A great deal of European (private) law is embodied in secondary European legislation, that is, in directives and regulations. A regulation ‘shall be binding in its entirety and directly applicable in all Member States’ (Art. 288(2) TFEU). So it has direct effect with respect to anyone to whom it is addressed, regardless of whether it is a public body or an individual. In the wording of the ECJ (Prosciutto di Parma, C-108/01, paragraphs 87–89):
‘a regulation (…) creates not only rights but also obligations for individuals, on which they may rely against other individuals before national courts. Nevertheless, the requirement of legal certainty means that Community rules must enable those concerned to know precisely the extent of the obligations which they impose on them’.
A directive, on the other hand,
‘shall be binding, as to the result to be achieved, upon each Member State to which it is addressed, but shall leave to the national authorities the choice of form and methods’ (Art. 288(3) TFEU).
Regulations will be discussed in the next chapter.
This chapter is devoted to directives in the area of general private law (excluding family law and the law of succession).
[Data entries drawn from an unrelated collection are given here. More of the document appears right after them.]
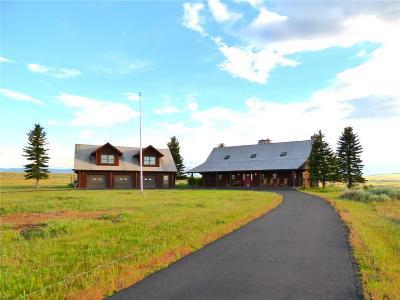Single Family Home For Sale: 200 Streamside-Easton Drive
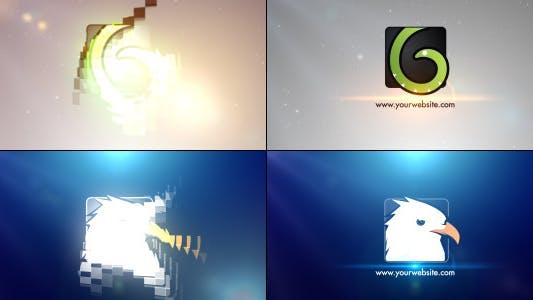 Einfaches Logo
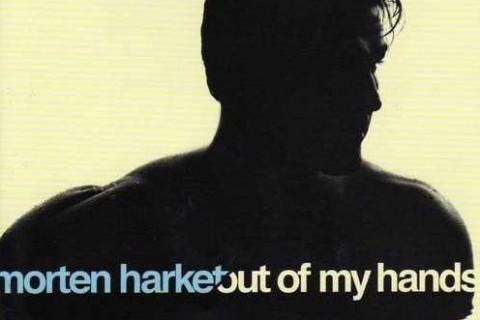Recensie Out of my hands van Morten Harket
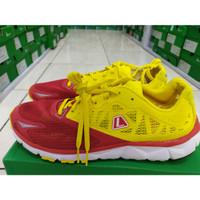 Sepatu Olahraga League Running - Volans 102154631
I will deal in turn with the operation of directives in private law (section 2), with the general aspects of the directives that are relevant to private law (section 3) and with some interpretation issues (section 4). The substance of the directives referred to here is briefly summarised in Chapter 7 (no. 235 ff.).
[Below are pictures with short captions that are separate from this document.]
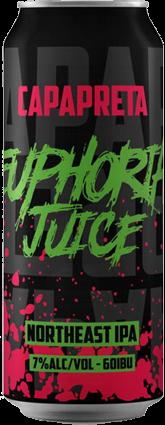 Capa Preta Euphoria Juice Northeast IPA Lata 473ml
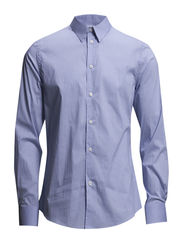 M. Paul Stripe Shirt - Lt. Blue M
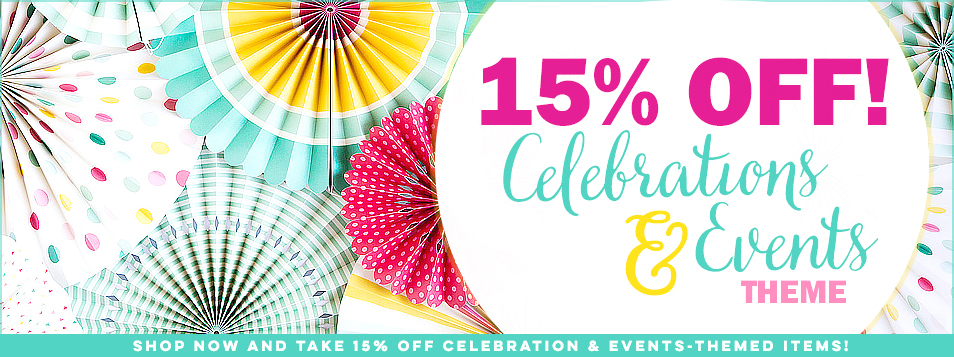 Celebrations and Events Theme Sale May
I will not discuss the possible legal bases for directives in the TFEU. I have only one observation on the subject.
Practically all directives in the area of general private law are based on Article 95 EC (formerly Art. 100A EC, currently Art. 114 TFEU); some older directives (product liability, doorstep selling, commercial agency and consumer credit) are based on Article 94 EC (formerly Art. 100 EC, currently Art. 115 TFEU). These treaty provisions regulate the approximation of such laws, regulations or administrative provisions of the member states ‘as directly affect the establishment or functioning of the internal market’ (Art. 115 TFEU) or as ‘have as their object the establishment and functioning of the internal market’ (Art. 114 TFEU), respectively.